Maar dat is te kort door de bocht, zo blijkt uit de beschikking van de Hoge Raad, omdat de gevolgen van een bewuste afwijking van de wettelijke maatstaven ten aanzien van specifieke punten, zich niet verder behoren te doen uitstrekken dan ten aanzien van die punten zelf. Ter motivering van dit oordeel wijst de Hoge Raad op het volgende (3.6.2):

(1) de enkele omstandigheid dat partijen op specifieke punten zijn afgeweken van de wettelijke maatstaven rechtvaardigt niet om aan te nemen dat zij ook ten aanzien van de overige punten bewust daarvan zijn afgeweken;

(2) toepassing van de wettelijke maatstaven leidt in beginsel tot een redelijk evenwicht tussen de rechten en plichten van partijen, hetgeen ervoor pleit de inbreuk op dit evenwicht en de gevolgen daarvan niet verder te doen uitstrekken dan partijen zijn overeengekomen;

(3) de beschikking uit 1987 heeft tot gevolg dat het wettelijke uitgangspunt van art. 1:401 lid 1 BW niet langer onverkort geld, maar met de rechterlijke wijzigingsbevoegdheid wordt het wezenlijke belang gediend dat een wijziging in omstandigheden kan worden verdisconteerd in de hoogte van het levensonderhoud. Daarom moet de door partijen overeengekomen inbreuk op die wijzigingsbevoegdheid niet ruimer worden uitgelegd dat op grond van de overeenkomst noodzakelijk is.

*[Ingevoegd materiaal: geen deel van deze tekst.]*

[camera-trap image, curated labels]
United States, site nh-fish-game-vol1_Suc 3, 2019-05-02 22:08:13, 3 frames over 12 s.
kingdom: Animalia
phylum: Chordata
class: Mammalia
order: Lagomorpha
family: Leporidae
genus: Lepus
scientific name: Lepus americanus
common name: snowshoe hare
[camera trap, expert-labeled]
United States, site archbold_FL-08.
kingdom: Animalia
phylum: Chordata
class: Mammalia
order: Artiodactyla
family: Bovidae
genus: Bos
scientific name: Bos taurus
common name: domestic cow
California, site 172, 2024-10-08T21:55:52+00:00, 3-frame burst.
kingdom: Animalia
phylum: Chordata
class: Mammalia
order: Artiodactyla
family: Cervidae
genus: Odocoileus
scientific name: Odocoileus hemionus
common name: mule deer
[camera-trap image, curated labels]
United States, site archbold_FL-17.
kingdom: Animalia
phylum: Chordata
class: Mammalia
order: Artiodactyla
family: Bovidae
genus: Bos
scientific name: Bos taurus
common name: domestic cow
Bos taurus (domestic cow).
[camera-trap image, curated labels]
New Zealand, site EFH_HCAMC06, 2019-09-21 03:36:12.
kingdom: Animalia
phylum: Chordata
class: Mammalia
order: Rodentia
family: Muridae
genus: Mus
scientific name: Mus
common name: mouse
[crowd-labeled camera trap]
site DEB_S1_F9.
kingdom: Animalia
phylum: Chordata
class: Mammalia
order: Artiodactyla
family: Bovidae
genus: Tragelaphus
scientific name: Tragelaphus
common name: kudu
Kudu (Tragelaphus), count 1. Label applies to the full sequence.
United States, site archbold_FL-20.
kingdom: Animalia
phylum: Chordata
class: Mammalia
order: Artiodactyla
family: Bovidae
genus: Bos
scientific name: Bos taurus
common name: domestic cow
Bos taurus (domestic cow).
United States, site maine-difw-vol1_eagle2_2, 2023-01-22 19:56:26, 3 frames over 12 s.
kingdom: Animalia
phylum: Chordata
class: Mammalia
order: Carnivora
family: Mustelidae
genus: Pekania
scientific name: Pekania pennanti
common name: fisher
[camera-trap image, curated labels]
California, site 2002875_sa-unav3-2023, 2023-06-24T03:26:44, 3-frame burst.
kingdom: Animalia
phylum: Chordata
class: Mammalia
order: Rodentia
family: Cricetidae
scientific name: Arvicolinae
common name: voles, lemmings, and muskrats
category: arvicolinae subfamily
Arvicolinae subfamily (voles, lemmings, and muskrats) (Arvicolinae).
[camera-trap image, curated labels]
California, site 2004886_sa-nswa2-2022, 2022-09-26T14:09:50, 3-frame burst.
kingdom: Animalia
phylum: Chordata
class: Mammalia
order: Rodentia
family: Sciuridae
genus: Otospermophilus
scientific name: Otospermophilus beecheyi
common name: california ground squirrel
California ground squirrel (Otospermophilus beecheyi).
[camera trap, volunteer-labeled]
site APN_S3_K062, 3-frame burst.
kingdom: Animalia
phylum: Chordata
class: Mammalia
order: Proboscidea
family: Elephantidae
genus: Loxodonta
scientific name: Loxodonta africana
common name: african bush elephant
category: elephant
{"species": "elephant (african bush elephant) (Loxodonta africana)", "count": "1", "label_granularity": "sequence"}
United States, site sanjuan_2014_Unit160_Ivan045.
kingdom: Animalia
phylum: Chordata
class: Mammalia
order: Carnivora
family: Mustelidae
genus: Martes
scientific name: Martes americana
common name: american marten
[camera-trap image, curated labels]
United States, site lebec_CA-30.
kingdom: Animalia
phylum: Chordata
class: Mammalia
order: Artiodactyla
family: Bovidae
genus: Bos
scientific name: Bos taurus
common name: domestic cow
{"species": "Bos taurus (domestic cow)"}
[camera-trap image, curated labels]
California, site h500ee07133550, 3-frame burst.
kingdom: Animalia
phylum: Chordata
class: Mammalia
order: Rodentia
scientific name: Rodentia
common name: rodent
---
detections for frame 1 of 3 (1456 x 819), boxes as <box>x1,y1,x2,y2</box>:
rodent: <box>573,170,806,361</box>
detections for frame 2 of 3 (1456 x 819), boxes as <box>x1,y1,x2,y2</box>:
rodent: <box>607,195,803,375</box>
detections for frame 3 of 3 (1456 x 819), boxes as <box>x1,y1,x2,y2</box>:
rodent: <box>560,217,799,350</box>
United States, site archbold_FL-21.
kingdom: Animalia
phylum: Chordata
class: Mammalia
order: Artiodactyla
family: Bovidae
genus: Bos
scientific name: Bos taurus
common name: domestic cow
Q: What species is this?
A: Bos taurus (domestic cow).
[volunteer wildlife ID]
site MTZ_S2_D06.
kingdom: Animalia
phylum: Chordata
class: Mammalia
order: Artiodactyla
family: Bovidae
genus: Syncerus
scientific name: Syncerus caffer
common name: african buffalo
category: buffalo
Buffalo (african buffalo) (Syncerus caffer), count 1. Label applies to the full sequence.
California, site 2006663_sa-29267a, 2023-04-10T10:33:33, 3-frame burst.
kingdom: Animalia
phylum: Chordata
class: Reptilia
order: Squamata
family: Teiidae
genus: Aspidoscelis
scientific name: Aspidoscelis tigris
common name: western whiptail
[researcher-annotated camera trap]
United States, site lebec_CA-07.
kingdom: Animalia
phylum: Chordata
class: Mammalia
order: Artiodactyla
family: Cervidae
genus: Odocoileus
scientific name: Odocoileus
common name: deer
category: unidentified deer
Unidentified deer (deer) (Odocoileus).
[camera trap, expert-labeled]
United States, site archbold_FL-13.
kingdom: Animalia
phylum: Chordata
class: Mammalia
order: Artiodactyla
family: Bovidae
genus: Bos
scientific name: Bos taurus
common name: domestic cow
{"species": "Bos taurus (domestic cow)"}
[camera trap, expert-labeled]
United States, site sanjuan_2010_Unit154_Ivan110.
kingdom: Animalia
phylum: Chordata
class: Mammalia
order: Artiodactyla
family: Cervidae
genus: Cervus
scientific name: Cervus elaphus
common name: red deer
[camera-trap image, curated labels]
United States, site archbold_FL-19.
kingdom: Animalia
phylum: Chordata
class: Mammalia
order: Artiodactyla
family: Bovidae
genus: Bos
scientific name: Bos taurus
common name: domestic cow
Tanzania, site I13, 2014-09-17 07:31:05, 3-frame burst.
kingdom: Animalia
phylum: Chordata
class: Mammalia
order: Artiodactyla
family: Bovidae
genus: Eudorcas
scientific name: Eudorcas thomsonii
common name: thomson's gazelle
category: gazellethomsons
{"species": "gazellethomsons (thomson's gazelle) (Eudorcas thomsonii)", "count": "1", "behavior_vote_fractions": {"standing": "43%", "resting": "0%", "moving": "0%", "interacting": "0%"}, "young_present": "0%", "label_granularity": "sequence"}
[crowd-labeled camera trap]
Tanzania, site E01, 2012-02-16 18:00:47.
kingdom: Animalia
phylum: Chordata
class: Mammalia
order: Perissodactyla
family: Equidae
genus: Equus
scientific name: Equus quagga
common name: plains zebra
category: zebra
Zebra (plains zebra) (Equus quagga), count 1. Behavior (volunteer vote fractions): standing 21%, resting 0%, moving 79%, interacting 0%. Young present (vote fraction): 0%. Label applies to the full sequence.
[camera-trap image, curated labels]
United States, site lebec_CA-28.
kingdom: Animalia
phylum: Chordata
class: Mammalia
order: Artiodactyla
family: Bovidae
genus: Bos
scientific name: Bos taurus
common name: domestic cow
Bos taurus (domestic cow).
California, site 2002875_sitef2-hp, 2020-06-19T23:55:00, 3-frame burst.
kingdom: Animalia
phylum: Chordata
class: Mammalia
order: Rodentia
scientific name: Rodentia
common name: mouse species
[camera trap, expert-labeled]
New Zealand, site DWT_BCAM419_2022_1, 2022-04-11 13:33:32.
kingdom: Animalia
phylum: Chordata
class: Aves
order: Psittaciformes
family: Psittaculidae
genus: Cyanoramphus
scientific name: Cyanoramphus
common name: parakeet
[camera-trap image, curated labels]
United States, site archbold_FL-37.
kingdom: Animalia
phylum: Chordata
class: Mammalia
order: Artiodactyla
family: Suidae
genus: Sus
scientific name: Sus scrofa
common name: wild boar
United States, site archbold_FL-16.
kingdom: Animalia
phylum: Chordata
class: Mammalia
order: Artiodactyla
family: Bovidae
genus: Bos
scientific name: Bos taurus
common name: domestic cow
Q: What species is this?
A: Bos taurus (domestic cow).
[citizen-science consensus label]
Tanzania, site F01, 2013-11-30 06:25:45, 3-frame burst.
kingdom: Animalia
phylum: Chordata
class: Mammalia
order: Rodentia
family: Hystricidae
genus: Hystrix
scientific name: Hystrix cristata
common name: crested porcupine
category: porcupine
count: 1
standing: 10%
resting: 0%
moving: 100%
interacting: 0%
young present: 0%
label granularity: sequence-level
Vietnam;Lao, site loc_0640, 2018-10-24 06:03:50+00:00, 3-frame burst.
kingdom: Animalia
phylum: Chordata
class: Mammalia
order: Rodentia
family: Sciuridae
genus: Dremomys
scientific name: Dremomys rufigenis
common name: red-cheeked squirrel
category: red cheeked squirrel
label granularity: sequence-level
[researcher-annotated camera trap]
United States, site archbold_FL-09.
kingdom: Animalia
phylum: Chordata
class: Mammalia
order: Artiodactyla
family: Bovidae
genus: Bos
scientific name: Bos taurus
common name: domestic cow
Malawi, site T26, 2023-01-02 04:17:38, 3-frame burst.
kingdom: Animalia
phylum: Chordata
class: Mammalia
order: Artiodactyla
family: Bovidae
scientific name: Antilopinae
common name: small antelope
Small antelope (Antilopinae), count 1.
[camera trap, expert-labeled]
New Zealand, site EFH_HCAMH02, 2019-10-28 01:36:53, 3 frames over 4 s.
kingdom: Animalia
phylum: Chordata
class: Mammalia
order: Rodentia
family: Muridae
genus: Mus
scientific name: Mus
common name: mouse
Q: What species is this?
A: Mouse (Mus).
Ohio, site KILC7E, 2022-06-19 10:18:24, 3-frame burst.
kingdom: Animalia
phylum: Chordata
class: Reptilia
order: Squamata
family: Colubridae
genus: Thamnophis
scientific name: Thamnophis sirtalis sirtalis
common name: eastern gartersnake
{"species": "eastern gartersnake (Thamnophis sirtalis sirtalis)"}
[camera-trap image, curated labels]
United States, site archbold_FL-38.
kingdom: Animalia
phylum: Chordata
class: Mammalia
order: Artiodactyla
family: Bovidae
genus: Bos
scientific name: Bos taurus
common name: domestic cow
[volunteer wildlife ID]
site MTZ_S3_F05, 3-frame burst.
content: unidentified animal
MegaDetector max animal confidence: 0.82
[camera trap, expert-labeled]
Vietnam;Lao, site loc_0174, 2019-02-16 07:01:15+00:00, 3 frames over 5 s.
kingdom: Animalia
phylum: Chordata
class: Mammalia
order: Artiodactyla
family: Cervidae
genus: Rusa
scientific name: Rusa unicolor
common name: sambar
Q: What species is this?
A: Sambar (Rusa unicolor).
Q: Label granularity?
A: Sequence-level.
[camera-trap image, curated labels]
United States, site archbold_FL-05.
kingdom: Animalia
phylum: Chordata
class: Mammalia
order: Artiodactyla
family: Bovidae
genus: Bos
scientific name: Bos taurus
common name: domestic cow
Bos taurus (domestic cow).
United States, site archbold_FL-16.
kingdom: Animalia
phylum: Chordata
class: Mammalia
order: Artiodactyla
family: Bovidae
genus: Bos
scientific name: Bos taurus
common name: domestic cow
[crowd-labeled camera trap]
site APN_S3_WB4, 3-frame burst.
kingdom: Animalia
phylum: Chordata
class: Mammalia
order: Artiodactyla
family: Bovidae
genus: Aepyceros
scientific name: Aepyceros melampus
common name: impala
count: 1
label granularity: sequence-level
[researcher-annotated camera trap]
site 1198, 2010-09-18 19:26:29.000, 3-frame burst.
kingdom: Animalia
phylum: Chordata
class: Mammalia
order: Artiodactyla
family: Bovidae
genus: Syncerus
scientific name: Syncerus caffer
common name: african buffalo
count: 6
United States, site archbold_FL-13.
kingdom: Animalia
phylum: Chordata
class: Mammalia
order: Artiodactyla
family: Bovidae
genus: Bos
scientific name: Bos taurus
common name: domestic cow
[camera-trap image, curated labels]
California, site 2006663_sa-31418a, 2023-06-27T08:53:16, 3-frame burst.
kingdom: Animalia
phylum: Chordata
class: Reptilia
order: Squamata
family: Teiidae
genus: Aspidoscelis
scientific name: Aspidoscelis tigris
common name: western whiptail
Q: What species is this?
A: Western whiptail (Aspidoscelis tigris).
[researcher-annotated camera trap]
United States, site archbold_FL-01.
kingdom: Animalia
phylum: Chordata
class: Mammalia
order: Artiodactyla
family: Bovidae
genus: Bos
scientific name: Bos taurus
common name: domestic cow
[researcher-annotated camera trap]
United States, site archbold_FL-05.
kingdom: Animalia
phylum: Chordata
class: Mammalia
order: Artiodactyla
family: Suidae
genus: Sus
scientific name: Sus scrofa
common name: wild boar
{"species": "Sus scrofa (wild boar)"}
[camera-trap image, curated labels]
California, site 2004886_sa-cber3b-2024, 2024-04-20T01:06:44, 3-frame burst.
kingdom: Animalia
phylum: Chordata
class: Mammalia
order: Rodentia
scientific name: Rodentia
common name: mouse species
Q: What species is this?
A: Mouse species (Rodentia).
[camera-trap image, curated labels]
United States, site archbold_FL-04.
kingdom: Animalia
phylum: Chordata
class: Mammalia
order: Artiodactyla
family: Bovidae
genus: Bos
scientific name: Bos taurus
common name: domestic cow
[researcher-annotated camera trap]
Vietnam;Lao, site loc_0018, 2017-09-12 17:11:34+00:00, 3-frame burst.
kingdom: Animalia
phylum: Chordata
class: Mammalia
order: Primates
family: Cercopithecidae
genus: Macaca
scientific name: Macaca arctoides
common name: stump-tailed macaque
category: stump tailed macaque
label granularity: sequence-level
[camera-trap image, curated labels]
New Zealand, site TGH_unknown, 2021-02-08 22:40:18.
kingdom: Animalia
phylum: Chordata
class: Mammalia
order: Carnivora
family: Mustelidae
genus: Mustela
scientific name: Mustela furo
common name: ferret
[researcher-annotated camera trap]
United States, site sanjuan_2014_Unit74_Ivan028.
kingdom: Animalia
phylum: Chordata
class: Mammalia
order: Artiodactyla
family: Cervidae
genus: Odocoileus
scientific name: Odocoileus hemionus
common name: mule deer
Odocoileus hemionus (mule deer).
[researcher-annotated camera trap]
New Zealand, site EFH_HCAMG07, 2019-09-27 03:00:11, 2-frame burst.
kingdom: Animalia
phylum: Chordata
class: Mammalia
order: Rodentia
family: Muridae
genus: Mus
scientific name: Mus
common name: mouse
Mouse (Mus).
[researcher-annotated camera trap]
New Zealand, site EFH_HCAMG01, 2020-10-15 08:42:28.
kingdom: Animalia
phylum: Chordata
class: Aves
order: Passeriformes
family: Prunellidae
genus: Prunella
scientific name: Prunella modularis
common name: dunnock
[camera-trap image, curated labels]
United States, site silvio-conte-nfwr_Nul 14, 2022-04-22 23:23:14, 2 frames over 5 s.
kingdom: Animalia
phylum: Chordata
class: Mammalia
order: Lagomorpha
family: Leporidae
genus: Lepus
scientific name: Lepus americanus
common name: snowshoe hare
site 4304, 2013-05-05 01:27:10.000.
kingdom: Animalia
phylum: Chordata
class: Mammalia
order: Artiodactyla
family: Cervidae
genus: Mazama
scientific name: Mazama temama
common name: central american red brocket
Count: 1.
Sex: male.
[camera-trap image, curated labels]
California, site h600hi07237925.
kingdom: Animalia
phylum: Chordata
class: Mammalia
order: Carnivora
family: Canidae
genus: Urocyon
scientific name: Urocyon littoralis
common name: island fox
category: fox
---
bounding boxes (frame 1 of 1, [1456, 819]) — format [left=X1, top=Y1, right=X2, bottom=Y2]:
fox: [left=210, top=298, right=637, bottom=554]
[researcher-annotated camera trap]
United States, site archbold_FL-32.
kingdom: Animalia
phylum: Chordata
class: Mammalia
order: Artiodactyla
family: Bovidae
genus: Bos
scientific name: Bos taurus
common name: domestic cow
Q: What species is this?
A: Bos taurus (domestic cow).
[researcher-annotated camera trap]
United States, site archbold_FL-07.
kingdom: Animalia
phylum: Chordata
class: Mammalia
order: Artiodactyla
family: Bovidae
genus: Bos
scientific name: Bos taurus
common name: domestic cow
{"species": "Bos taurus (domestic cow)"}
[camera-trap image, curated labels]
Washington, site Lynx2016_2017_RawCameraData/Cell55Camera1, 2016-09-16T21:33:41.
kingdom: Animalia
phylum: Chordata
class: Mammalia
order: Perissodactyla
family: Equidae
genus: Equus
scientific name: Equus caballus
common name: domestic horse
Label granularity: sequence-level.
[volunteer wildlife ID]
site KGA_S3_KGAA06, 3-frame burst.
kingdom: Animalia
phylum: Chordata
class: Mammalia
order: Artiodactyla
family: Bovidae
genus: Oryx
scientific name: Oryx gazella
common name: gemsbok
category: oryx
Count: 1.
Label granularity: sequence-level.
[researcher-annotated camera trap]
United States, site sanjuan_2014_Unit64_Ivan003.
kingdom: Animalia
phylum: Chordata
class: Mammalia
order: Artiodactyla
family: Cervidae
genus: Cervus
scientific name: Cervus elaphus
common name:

Tegenover deze argumenten legt het contra-argument (namelijk: dat een overeenkomst die inhoudt dat partijen op specifieke punten afwijken van de wettelijke maatstaven steeds en onvermijdelijk doorwerkt in de uiteindelijke hoogte van het verschuldigde levensonderhoud; rov. 3.6.1) te weinig gewicht in de schaal. Dit brengt de Hoge Raad tot de volgende overweging (3.7):

“Het hof heeft in de rov. 5.7 en 5.8 een aantal punten vermeld waarop partijen volgens het hof bewust van de wettelijke maatstaven zijn afgeweken. Het hof heeft evenwel niet vastgesteld dat dit ook het geval is ten aanzien van de in rov. 5.9 genoemde gewijzigde omstandigheden waarop de man zich heeft beroepen. Dit betekent dat de hiervoor in 3.3 vermelde klacht van onderdeel III doel treft.”

De zaak is verwezen naar hof Den Bosch ter verdere behandeling en beslissing.

 

[1] Het rapport Alimentatienormen geeft wel concrete richtlijnen, maar dit rapport is geen recht in de zin van art. 79 RO.